Work instructions =
a. Repeat the passage on Sonny Terry word for word, from "After his father" to "throughout the 30s.".
b. List every kind of song that the passage on Sonny Terry names as part of his repertoire.
c. According to the passage on Sonny Terry, how much did his father pay for the harmonica he bought him?

Extracted text =
Sonny Terry was born Tedell Saunders Terry in Greenwood, GA, October 24, 1912. He grew up on a poor farm in North Carolina, raised by hardworking parents. Due to two separate childhood accidents, Sonny was blind from a very young age. His father, Reuben used to play the harmonica during his down times, spawning a love of the instrument in his son. Around the age of four or five, Sonny was getting curious about this instrument that his father played so well. It was kept on a shelf, high in the corner, away from prying little fingers. But this proved to be no deterrent to little Sonny; he was soon climbing the back of the rocking chair trying to reach that harmonica. Once his father noticed that his son had such an interest in the instrument, instead of scolding his child, he went out and bought Sonny his very own harmonica, for the luxurious price of a quarter. Curious to see how it made sound, Sonny tore it apart to get to the inside. His father warned him, "That dear little thing you tore up there gonna make a living for you when I’m dead and gone." And he was right.
After his father was killed in a transport truck accident, Sonny Terry left home for good. He wandered about the South, adding songs of the road to his extensive repertoire of gospel and work songs. He played on the street corners for change or in small clubs to make his living. Slowly but surely, his father’s prediction came true. Blind Sonny Terry was getting his name on the circuit, and attracting the interest of other blues players and folklorists. He played with a number of well known artists, including his good friend Leadbelly, throughout the 30s.

Dataset excerpt =
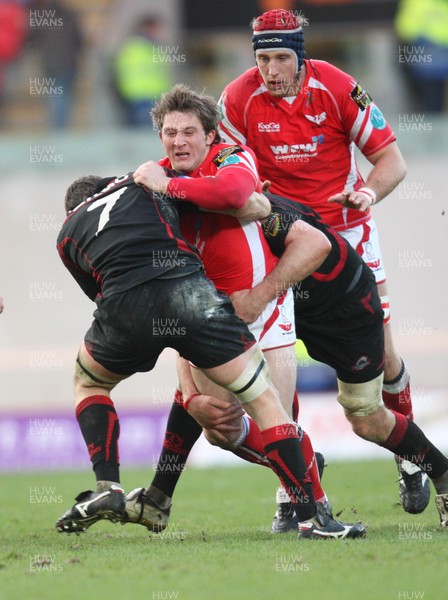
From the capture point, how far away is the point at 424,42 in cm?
1573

Answers by task =
a.
After his father was killed in a transport truck accident, Sonny Terry left home for good. He wandered about the South, adding songs of the road to his extensive repertoire of gospel and work songs. He played on the street corners for change or in small clubs to make his living. Slowly but surely, his father’s prediction came true. Blind Sonny Terry was getting his name on the circuit, and attracting the interest of other blues players and folklorists. He played with a number of well known artists, including his good friend Leadbelly, throughout the 30s.

b.
Songs of the road
Gospel songs
Work songs

c. A quarter.